Our studies thus raise the concerning possibility of creating a population of undifferentiated cells, in a stem cell–like state, for an extended period time in the brains of AD patients being treated with BACE inhibitors. The resulting delay in neuronal differentiation might then lead to decreased myelination as has been observed in BACE1–/– mice (Hu et al., 2006). These undifferentiated cells may be also impaired in their ability to integrate into functional circuitry, leading to the formation of aberrant patterns of connectivity that might be associated with the memory deficits and seizures observed in BACE1–/– mice (Kandalepas and Vassar, 2014). Future studies will be necessary to identify these undifferentiated cells and to investigate the roles of BACE1 on AHN in conditional BACE1 KO mice. Studies may also be performed using BACE1 inhibitors in aged mice to produce insights that are more applicable to AD research.

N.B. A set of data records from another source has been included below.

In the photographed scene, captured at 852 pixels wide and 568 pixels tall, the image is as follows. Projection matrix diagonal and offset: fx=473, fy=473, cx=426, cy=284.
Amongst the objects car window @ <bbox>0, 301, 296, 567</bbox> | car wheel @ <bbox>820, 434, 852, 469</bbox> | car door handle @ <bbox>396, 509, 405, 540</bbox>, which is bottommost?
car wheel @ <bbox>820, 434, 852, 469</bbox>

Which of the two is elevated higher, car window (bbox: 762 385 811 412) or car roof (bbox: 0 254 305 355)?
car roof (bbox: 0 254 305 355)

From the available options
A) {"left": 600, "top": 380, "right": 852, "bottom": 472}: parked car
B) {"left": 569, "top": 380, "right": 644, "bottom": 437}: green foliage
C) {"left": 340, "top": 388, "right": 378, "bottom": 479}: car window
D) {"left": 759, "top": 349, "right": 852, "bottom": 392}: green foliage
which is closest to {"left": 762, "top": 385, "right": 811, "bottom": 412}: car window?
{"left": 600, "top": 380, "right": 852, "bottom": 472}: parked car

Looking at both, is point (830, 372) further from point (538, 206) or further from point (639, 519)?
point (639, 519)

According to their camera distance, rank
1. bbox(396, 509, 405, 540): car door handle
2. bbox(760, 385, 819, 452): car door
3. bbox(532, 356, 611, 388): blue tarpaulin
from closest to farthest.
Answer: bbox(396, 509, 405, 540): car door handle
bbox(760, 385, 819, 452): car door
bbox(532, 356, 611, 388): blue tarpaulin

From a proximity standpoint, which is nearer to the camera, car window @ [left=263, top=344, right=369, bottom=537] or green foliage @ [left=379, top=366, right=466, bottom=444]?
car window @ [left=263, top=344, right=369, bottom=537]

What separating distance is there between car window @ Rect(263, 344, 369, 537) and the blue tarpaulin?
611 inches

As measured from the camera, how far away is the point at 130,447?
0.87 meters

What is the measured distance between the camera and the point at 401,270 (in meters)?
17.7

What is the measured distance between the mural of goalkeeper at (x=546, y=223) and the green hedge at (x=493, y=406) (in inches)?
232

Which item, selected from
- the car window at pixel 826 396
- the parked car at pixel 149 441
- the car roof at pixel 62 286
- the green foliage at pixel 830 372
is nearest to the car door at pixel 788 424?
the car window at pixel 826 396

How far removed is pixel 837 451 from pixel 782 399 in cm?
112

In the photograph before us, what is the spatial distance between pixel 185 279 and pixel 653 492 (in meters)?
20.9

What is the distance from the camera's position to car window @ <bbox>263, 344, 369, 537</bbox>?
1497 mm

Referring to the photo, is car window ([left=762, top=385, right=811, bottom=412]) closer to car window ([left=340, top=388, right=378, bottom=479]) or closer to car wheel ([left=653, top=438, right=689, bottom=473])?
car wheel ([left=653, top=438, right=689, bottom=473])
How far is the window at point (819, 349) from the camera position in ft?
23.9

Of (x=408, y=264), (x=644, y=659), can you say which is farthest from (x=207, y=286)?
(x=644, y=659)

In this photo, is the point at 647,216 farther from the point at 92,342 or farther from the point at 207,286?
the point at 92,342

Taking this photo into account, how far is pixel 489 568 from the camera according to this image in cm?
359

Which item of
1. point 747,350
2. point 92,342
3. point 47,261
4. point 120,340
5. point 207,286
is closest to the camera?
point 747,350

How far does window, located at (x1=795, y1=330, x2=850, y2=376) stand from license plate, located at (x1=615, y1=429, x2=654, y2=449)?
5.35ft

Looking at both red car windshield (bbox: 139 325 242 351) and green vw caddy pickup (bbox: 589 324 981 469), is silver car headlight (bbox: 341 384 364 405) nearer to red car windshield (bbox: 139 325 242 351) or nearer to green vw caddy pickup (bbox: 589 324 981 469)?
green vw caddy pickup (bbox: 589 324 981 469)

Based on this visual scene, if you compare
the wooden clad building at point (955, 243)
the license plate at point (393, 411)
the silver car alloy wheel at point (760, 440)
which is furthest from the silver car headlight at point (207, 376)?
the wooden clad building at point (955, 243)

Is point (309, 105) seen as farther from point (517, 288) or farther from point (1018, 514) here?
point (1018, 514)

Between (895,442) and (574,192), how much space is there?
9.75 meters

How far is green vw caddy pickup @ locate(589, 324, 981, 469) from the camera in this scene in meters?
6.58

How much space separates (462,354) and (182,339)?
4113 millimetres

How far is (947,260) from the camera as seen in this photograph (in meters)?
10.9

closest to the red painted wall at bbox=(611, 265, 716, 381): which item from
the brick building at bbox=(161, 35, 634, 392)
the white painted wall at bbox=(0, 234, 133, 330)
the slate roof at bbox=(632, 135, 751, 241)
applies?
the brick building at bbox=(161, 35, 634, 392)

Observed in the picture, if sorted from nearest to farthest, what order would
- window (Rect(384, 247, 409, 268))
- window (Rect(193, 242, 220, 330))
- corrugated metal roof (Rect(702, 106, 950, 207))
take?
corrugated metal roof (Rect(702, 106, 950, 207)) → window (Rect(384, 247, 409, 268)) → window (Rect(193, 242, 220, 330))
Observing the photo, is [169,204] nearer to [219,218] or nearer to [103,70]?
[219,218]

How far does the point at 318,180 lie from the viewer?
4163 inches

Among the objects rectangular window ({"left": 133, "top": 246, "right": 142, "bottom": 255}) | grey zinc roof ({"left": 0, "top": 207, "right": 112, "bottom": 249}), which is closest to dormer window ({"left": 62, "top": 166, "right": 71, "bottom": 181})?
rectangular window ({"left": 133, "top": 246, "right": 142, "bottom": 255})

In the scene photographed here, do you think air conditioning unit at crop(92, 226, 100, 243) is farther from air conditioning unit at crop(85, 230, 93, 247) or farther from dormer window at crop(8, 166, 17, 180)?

Notably, the Merck phase 3 clinical trial of the BACE1 inhibitor, verubecestat, was terminated based on the observation of numerous adverse events including falls, weight loss, sleep disturbance, change in hair color, and suicidal ideation. These findings argue against robust inhibition of BACE1. Our findings showing that completely blocking BACE1 activity impaired AHN strongly argue against a therapeutic strategy for AD that involves robustly inhibiting BACE1. However, since AHN processes were not altered in BACE1+/– mice versus BACE1+/+ mice, a therapeutic strategy of partial inhibition of BACE1 may still warrant further study.